▶ [TASK TO COMPLETE]: Copy out the following lines word for word.

____________

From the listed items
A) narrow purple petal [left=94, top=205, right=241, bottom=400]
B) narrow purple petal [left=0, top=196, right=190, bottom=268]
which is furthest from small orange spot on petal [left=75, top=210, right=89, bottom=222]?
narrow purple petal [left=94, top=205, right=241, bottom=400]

____________

▶ [EXERCISE ANSWER]:
From the listed items
A) narrow purple petal [left=94, top=205, right=241, bottom=400]
B) narrow purple petal [left=0, top=196, right=190, bottom=268]
which is furthest from small orange spot on petal [left=75, top=210, right=89, bottom=222]?
narrow purple petal [left=94, top=205, right=241, bottom=400]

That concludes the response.